Explaining the proposed $25,000 increase in the town’s contribution to the chamber, Nacht cited the need for support staff in connection with the new spring Art Walk, a four-week expansion of the farmers market beginning in early May for a 22-week run, a reprise of the fall Art Walk on Sept. 18-19, and the Lenox Winterland, augmented by a Main Street lighting installation inspired by The Mount’s “Nightwood Sound and Light Experience” and “Winterlights at Naumkeag” in Stockbridge.

Because of the pandemic’s economic impact on local businesses, Nacht predicted a 20 percent loss in annual dues-paying members, with the current renewal level at only half of last year’s total by mid-February.

“They just don’t have the cash flow now, so, I may see them come in later,” she pointed out, noting that several local hotel owners have delayed or canceled marketing commitments.

Nacht also noted that the chamber was $70,000 in debt when she was appointed. That amount, stemming from actions of previous leadership, has been whittled to $14,000, she said.

“It took awhile to gain back the trust that was lost in prior years,” she said. “But, I really feel we have momentum, I want to keep riding on that, and things are going to be better this year.”

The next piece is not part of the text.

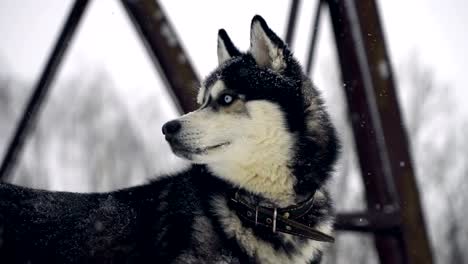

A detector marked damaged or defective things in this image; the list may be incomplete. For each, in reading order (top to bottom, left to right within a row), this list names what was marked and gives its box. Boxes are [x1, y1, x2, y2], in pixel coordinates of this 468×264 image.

rusty metal beam [0, 0, 89, 182]
rusty metal beam [120, 0, 199, 112]
rusty metal beam [328, 0, 434, 262]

But, Selectman Edward Lane asked for more data, details and specific plans to justify the 20 to 25 percent increase in the town’s contribution to the chamber’s budget.

“My head is spinning right now,” he said.

And Selectman David Roche said he would have appreciated more advance notice about the requested increase.

The recently created Lenox Cultural District owes much of its success to the chamber’s active efforts, said Land Use Director and Town Planner Gwen Miller. “They do so much, and every single project that the Cultural District has done, it’s really been the chamber and its staff helping to drive that.”

According to hospitality tax revenues reported by the state Department of Revenue, the town’s tourism-based economy appears to be less drastically impacted by the pandemic than expected.

During a briefing for the Select Board last month, Chief Administrative Officer Christopher Ketchen reported a “quite remarkable” lodging tax total of $539,000 for the October-to-December 2020 period. Combined with a previous half-million-dollar payment for July through September, that means $1,060,000 in lodging taxes are in the Town Hall till for the first six months of the current fiscal year, more than double the total Ketchen had forecast out of an abundance of caution.